In the August before my junior year, I moved into a one-bedroom with David, a graduate student I’d been dating since the previous semester. My parents weren’t entirely pleased, but I was dying to get out of the dorms, having spent four years in them during high school, and my AV job enabled me to pay my share of the rent. It was a stout, twelve-unit building with peeling beige paint and a purple burst of a garden; our galley kitchen was so narrow that I could only open the refrigerator door partway before it hit an opposing cabinet. Often we ordered in from the dim sum restaurant down the block, filling David’s Ikea plates with shrimp dumplings and steamed buns, lo mai gai wrapped in lotus leaves. I did homework for my psychology courses or edited videos, and I began to read fiction—something I had never enjoyed before but that now gave me a heady feeling of adventure.

David worked on the font he’d created, the cornerstone of his dissertation in graphic design.
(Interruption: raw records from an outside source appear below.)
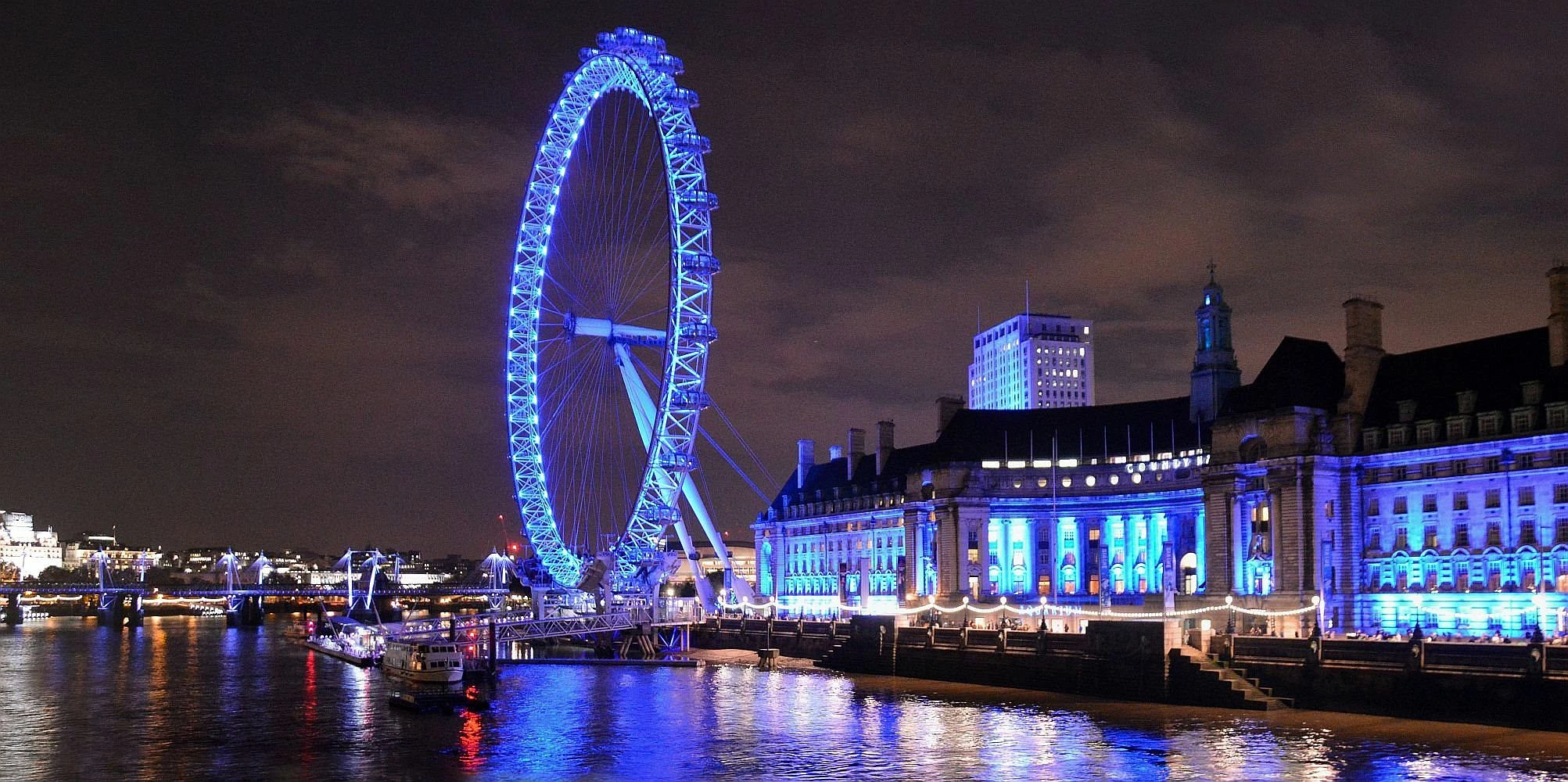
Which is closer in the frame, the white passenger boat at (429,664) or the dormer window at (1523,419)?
the white passenger boat at (429,664)

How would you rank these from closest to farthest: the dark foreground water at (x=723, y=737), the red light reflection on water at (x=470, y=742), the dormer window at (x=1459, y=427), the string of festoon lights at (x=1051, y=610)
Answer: the dark foreground water at (x=723, y=737) → the red light reflection on water at (x=470, y=742) → the dormer window at (x=1459, y=427) → the string of festoon lights at (x=1051, y=610)

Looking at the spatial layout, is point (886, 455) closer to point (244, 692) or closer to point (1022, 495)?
point (1022, 495)

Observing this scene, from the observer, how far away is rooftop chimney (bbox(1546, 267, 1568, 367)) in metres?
91.9

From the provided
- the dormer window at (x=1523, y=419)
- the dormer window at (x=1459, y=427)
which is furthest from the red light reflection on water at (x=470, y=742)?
the dormer window at (x=1523, y=419)

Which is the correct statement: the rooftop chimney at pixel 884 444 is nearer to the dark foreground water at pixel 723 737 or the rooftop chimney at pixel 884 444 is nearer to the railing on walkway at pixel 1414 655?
the dark foreground water at pixel 723 737

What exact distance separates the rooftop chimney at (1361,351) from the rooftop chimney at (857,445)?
231 ft

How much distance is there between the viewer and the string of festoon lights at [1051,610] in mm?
96525

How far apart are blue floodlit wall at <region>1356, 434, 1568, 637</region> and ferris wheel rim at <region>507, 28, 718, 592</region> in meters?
45.5

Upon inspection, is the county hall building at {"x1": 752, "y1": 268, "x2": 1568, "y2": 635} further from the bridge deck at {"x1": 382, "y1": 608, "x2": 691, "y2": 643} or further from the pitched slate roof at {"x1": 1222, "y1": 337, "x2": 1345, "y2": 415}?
the bridge deck at {"x1": 382, "y1": 608, "x2": 691, "y2": 643}

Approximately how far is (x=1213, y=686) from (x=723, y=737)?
22.9 meters

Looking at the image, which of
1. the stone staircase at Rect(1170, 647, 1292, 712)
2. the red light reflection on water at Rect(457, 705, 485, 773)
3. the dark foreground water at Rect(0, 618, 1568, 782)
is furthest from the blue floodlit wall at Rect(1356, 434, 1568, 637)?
the red light reflection on water at Rect(457, 705, 485, 773)

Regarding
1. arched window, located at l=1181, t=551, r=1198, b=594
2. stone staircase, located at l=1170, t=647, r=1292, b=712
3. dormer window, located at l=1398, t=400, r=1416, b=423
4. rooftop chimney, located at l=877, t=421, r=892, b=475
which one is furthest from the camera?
rooftop chimney, located at l=877, t=421, r=892, b=475

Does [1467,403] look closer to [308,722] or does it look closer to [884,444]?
[308,722]

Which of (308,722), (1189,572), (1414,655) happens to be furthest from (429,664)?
(1189,572)
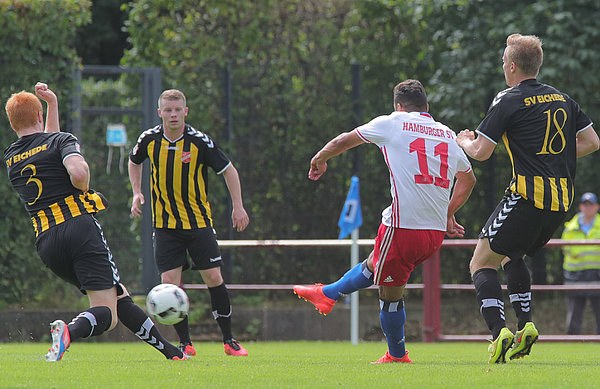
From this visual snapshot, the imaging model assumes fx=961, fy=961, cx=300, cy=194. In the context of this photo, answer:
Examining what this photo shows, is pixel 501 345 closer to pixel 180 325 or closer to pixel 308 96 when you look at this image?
pixel 180 325

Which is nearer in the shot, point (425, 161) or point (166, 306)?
point (425, 161)

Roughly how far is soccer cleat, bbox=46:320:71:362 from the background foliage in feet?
17.7

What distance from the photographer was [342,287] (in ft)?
22.7

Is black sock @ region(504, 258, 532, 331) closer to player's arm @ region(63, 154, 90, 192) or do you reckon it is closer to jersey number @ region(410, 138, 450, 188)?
jersey number @ region(410, 138, 450, 188)

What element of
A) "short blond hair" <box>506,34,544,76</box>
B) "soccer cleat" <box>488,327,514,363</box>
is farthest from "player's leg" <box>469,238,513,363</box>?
"short blond hair" <box>506,34,544,76</box>

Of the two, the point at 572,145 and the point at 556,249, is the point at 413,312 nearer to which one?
the point at 556,249

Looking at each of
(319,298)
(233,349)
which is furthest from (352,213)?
(319,298)

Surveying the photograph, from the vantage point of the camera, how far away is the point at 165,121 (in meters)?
7.95

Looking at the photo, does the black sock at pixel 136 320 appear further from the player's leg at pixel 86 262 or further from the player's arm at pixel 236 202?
the player's arm at pixel 236 202

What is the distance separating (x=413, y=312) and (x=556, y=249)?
2.02 meters

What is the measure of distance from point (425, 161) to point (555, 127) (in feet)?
2.96

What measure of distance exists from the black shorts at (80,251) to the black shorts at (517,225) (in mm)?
2584

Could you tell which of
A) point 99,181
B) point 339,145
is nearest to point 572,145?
point 339,145

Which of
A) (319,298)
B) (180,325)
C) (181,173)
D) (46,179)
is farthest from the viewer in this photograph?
(180,325)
I liked his even demeanor and his realism. Our similarities were comforting—or perhaps it comforted me to think we were similar. David didn’t ask about Mills. He seemed to assume that high school was as ancient a memory for me as it was for him. At night, we slept in his double bed, and he was always there in the morning, his hands crossed over his chest like a corpse.

Every so often, I received an e-mail from Hannah, who was majoring in environmental science at Colorado College ( Happy N-Y! How was your x-mas? I sat on a mountaintop—drank champagne, made drunken angels in the snow. Heaven ). We talked on the phone sporadically, but by senior year, we’d lost touch almost completely. She was happy to hear about David; once she said, “God, remember Gabe ?” her tone conspiratorial and incredulous, as if he were a once-beloved leader or celebrity who had come to a disreputable end.